▼

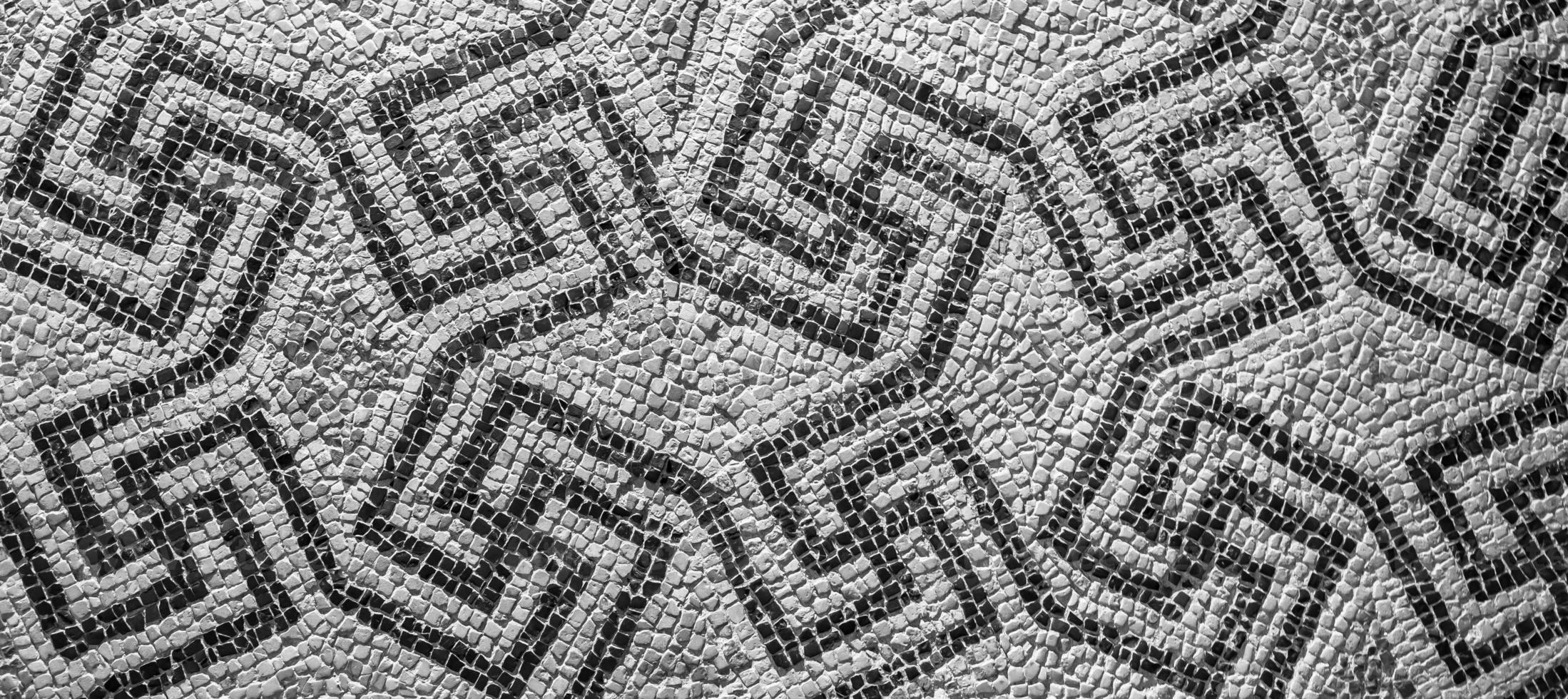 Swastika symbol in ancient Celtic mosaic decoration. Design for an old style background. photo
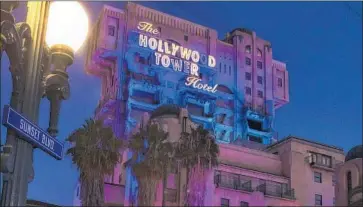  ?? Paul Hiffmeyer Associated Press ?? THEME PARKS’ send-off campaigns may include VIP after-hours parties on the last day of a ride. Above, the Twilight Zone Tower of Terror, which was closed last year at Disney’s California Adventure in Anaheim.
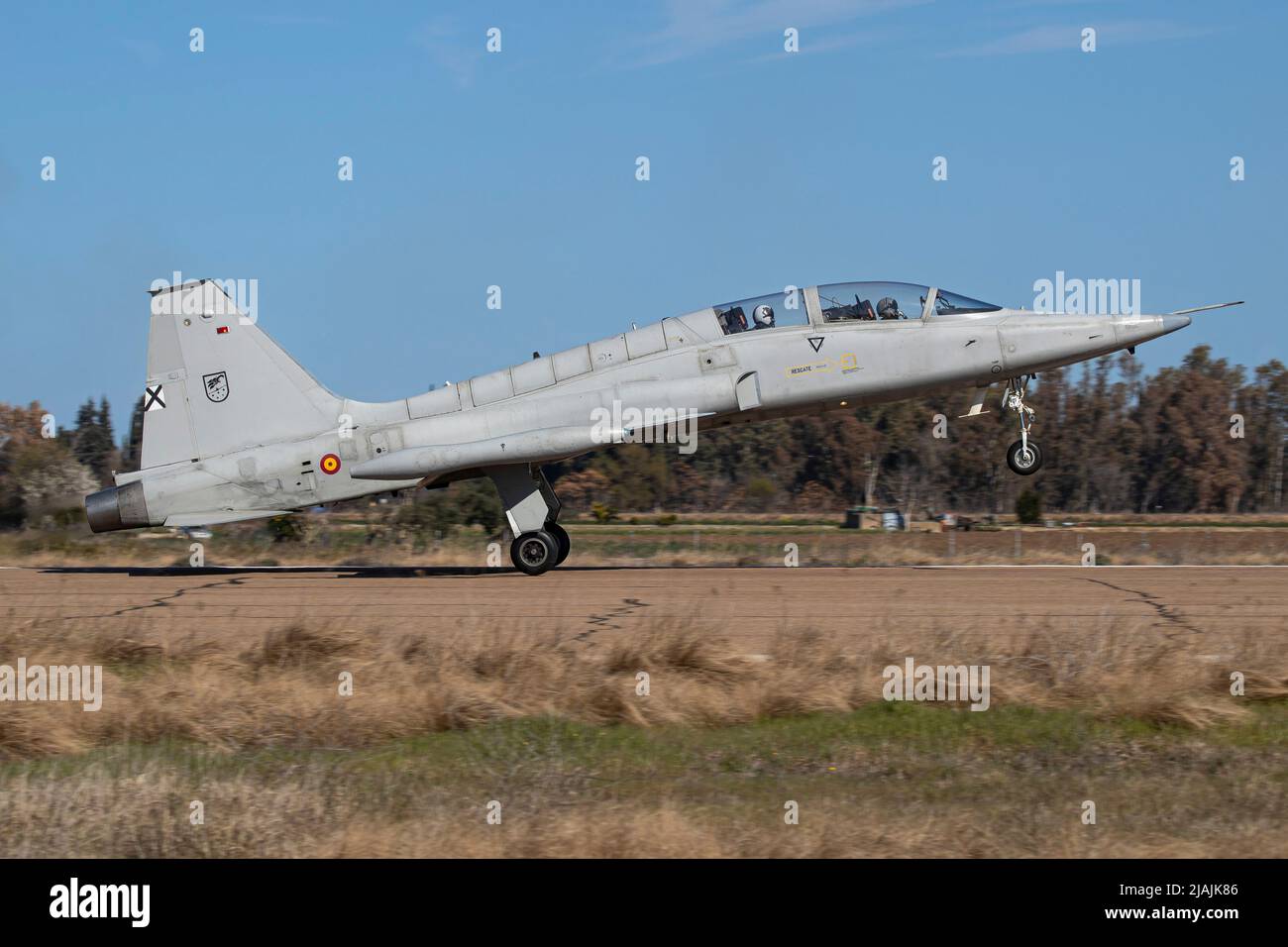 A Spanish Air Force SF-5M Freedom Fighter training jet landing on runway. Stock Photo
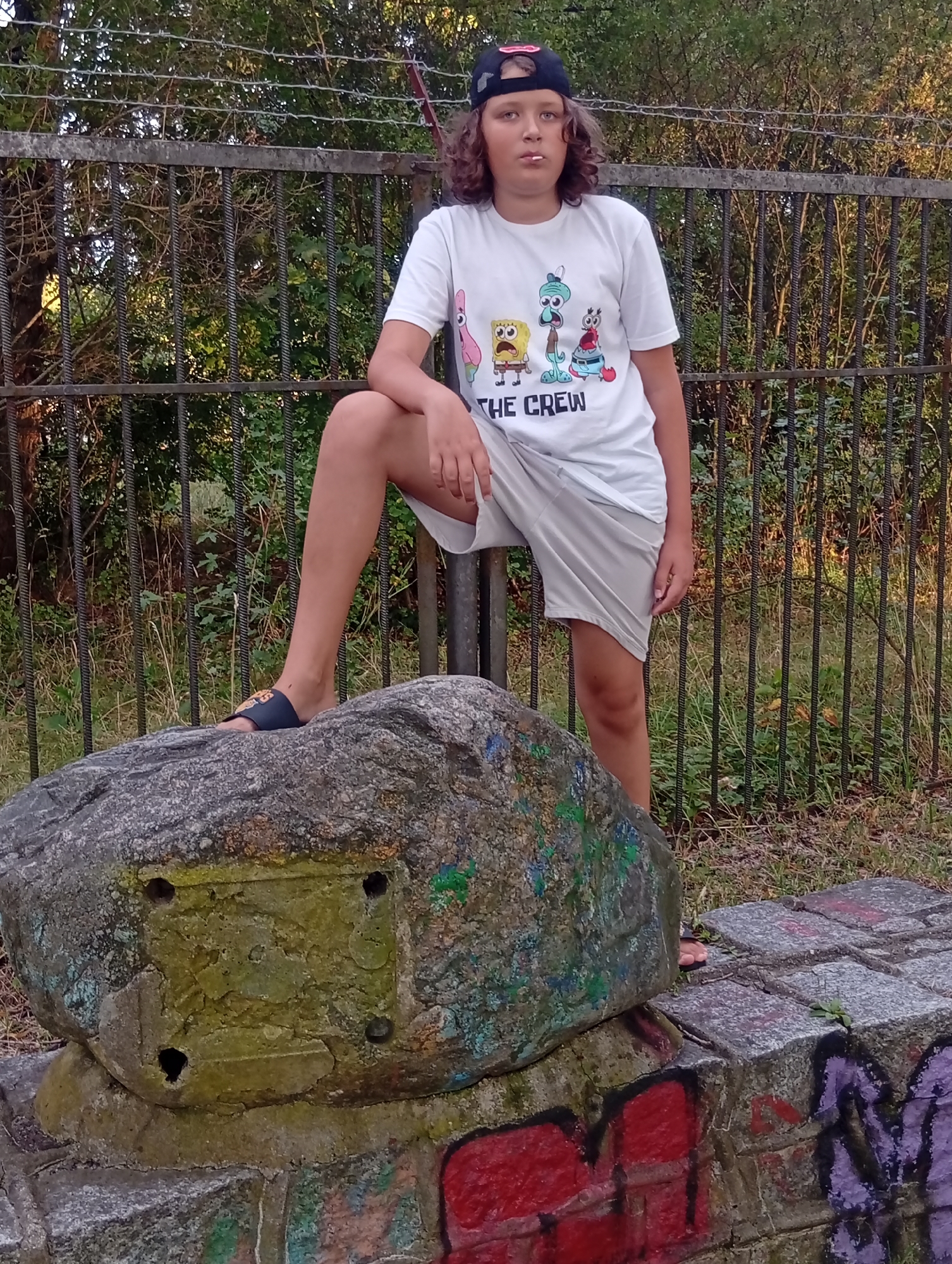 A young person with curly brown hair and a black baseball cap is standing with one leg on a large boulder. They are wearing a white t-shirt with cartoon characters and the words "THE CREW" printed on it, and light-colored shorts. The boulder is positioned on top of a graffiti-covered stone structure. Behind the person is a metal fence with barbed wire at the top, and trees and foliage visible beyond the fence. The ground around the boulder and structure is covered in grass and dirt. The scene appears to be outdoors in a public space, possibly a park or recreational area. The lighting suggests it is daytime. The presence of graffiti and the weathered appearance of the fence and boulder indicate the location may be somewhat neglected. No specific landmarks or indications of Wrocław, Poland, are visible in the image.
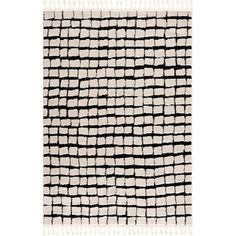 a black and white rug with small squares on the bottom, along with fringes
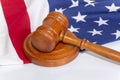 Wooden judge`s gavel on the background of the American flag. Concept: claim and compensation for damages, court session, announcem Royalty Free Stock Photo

▲

What is being asked – Reproduce word for word the records from the first line up to and including the line with "A Spanish Air", and leave the pictures out of your answer.

Output of the exercise –
 Swastika symbol in ancient Celtic mosaic decoration. Design for an old style background. photo
  ?? Paul Hiffmeyer Associated Press ?? THEME PARKS’ send-off campaigns may include VIP after-hours parties on the last day of a ride. Above, the Twilight Zone Tower of Terror, which was closed last year at Disney’s California Adventure in Anaheim.
 A Spanish Air Force SF-5M Freedom Fighter training jet landing on runway. Stock Photo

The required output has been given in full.